The truth is that even if Intel made 64 bit processors it wouldn't matter. Mac software can turn on a dime and will be converted to a 64 bit native version much faster than windows software (granted not all companies are as fast as some ex. Adobe). How long would it take microsoft to recompile a 64 bit version of windblows xp? that thing is monsterous and the code for it looks like a copy of war and peace that has been through a paper shreader, glued back together at random and rewriten in C. shiver
Yes the unix world will rejoice. But the thruth is that there are just not a lot of unix people out there and i doubt intell would risk scaring off the consumer market with halved clock speeds (or more) just to get a 64 bit chip out.

just another ¢2
 

tadpole

macrumors member
Dec 7, 2001
36
0
itanium, why it simply sucks

well, actually, the unix world is huge, growing and generally thriving. why itanium sucks, well it has to fight: Alpha, UltraSparcIII, SGI MIPS, HP, IBM Power4, and hopefully G5 for it to become an accepted server chip. intel has to wage an uphill battle with well established unix box chips with PROVEN track records and highly tuned software in order to crack the high performance market. meanwhile AMD will clean clocks on the home front with their Hammer series. Intel/Apple/AMD excell on the low end server, and desktop client markets. In academia anyhow at my campus and at the better funded Big Ten and Pac Ten campuses, all the backbone equipment, all the research infrastructure, all the main servers are unix. Mostly a gimish of IBM RS/6000 based machines and Sun Sparcs. My department (biochemistry and molecular biology) would rather sell back their phd's then run something less than a proven unix box, sometimes we run linux on old hardware. OSX and linux are nice introductions to the real world of unix.
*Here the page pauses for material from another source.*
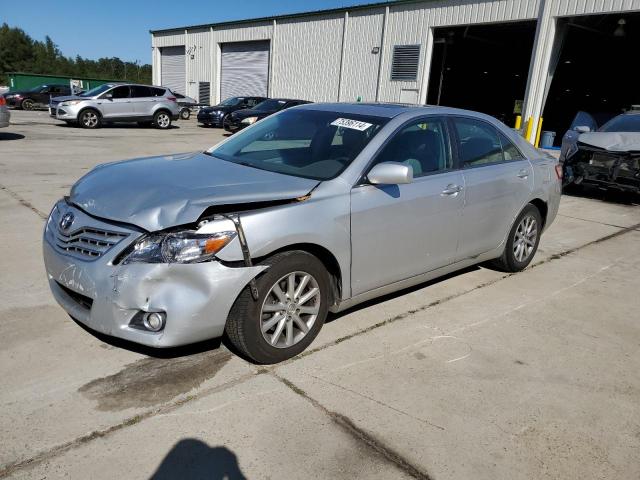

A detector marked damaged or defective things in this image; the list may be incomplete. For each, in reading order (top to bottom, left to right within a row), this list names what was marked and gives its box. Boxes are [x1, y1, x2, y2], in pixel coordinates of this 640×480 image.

I've been flamed so many times for thinking the world of unix, some guy once told me that in the real world only wintel machines rule. well, lemme say this- if you're GM and you're going to do modelling of a vehicle's crash performance, are you going to run that on a wintel or an SGI Onyx? If PC's are so great (Macs are also PC's) then why are all the engineers in the cellular group at Motorola Boyton Beach using Sun Sparcs?


What would be nice, a G5 with full on 64bit ISA, full speed L2 cache at least 4 megs in size, a Unix98 compliant version of OSX- that's right, make it a real unix, not a unix-like operating environment, 64bit 66mhz pci at the very least, do away with the stupid 64bit 33mhz pci, DDR333 ECC ram- and Apple needs to stop shipping CL3 modules, CL2 modules give a small but nonetheless quantifiable performance increase- 10 to 15% speed enhancement, SCSI160 F-AL drives, and WORKSTATION class Graphics. See, this way, all the stuff already written for the Unix bad boys could simply be recompiled for Mac without being recoded. Imagine this, Mac's becoming a major workstation player, now how nice would it be for the consumer that they are also benefiting from research done to produce the workstations!